Decisions

Some days I just feel blue, and my mind swims around in the fog and tries to attach itself to something solid to explain why I feel down. Ideas flit here and there and occasionally I feel like I am nearing an idea or a conclusion or a definition, but never actually get a firm hold on it. Most of the time my unhappiness is revolving around my father and in a related sense the decision of my adoptive parents to keep the truth about me from me. It makes me so sad to think about the lost opportunity to know him. I am trying as best as I can to know him through the eyes of others who knew him, but in a way that is a terrible tease that can never be relieved. Then I feel angry because I wouldn’t feel this way at all if they had just told me, even when I became an adult. I could still have known him for 10 years before he died. It makes me feel frustrated and angry to think they didn’t know me well enough to know I would have wanted to know, or honored me enough to accept that I deserved to know. Or maybe they knew that and just were too stubborn to change their mind about the decision they made when I was an infant. It’s all so unfair – all of these monumental decisions made that affect me that I never even had a chance to consider how I might feel about it, let alone participate in the decision.

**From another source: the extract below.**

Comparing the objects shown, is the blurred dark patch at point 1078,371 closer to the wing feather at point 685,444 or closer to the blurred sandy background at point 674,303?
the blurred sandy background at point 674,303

I do believe there was no malice in the decision, and that they probably truly felt it was best for them and for me. In that light I can accept it, but still comfort with it eludes me. I think that is also because I can’t find a way to reconcile how my adoptive parents thought about my biological parents and how they must have disregarded any potential for pain they might have. If the APs believed that the BPs were just irresponsible children who wouldn’t give a second thought to the baby they created, that feels like a harsh judgment, and -the more I learn about both of them – an unfair and simply wrong one. If they believed my BPs were better than that but that they would just move on with their lives and forget all about me, that feels like a negative assessment on me – that I am easily forgotten. Transferable.  And also that I would never have any feelings about it, or right to even know.

It seems to me that the way adoption was practiced in this country (and still is, to some extent), the only parties that actually have any rights are the adoptive parents. They are the only ones whose feelings are considered, and they are the ones who are protected by law and by practice. And it’s just not fair.